SOLAR POWER is the result of converting sunlight into electricity. Sunlight can be converted directly into electricity using Photovoltaics, or indirectly with concentrating solar power, which focuses the sun's energy to boil water, which is then used to provide power. The largest solar power
plants are concentrating solar thermal plants, but recently multi-megawatt photovoltaic plants have been built. Completed in 2008, the 46 MW Moura photovoltaic power station in Portugal and the 40 MW Waldpolenz Solar Park in Germany are characteristic of the trend toward larger photovoltaic power stations. Much larger ones are proposed, such as the 550 MW Topaz Solar Farm, and the 600 MW Rancho Cielo Solar Farm.

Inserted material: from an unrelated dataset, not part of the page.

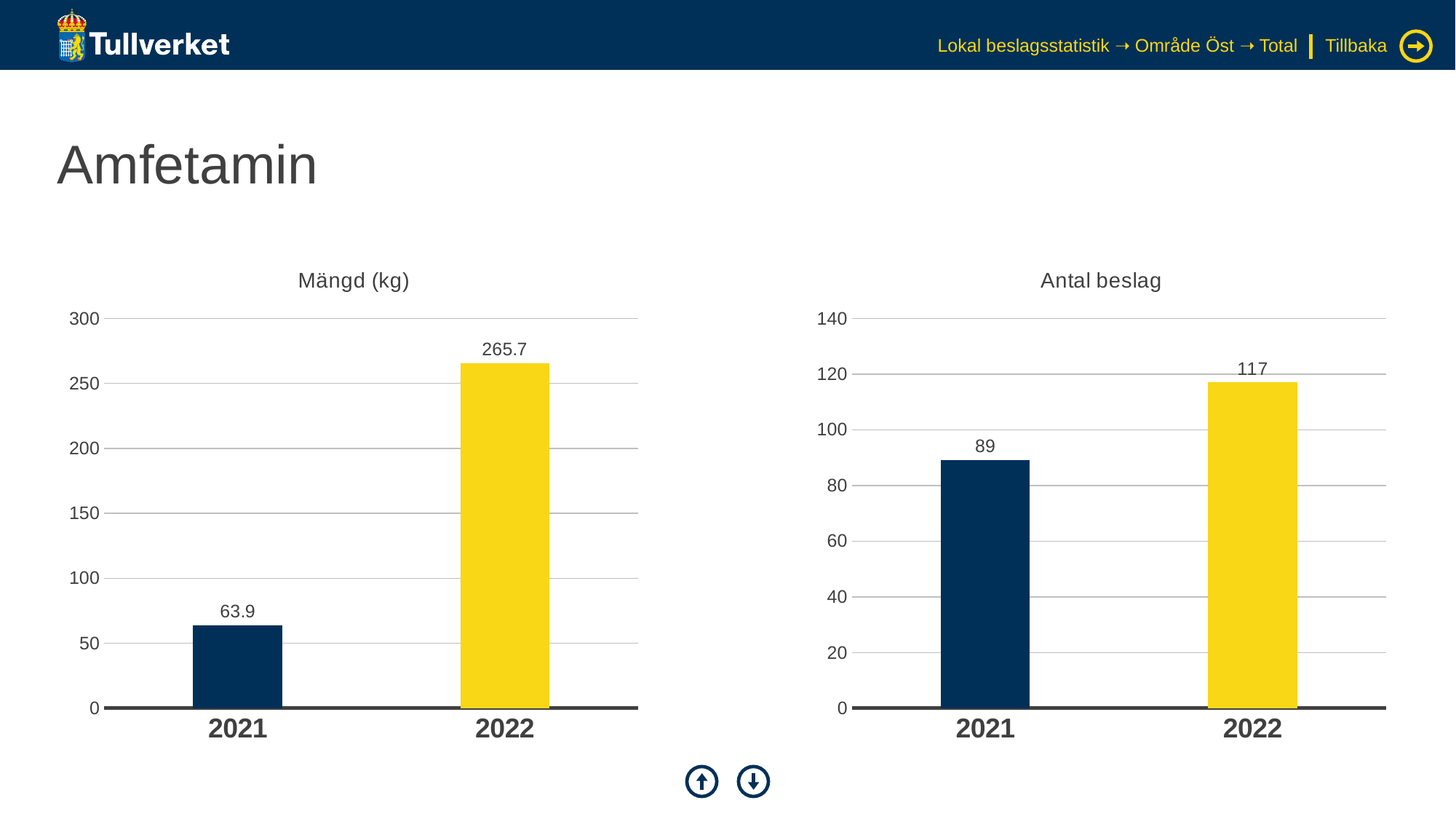
What kind of chart is the 'Antal beslag' chart? bar chart In the 'Mängd (kg)' chart, do the values rise or fall from 2021 to 2022? rise In the 'Mängd (kg)' chart, what is the value for 2021? 63.9 In the 'Antal beslag' chart, is the value for 2021 greater or less than 100? less In the 'Antal beslag' chart, what is the value for 2022? 117 In the 'Mängd (kg)' chart, which year has the highest value? 2022 In the 'Mängd (kg)' chart, how many years are shown on the x axis? 2 In the 'Antal beslag' chart, which year has the lowest value? 2021 In the 'Mängd (kg)' chart, what is the difference between the 2022 and 2021 values? 201.8 In the 'Antal beslag' chart, what is the value for 2021? 89 In the 'Antal beslag' chart, what is the difference between the 2022 and 2021 values? 28 In the 'Mängd (kg)' chart, what is the value for 2022? 265.7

SOLAR POWER is considered an intermittent energy source, meaning that solar power is not availableat all times, we can predict with a very good degree of accuracy when it will and will not be available. Some technologies, such as solar thermal concentrators consist of thermal storage, such as molten salts. Salts are an effective storage medium because they are low-cost, have a high thermal capacity and can deliver heat at temperatures compatible with conventional power systems, has the potential to eliminate the intermittency of solar power, by storing spare solar power in the form of heat; and using this heat overnight or during periods that solar power is not available to produce electricity. This technology has the potential to make solar power "dispatchable", as the heat source can be used to generate electricity at will. Solar power installations are normally supplemented by storage or another energy source, for example with Wind Power and Hydropower.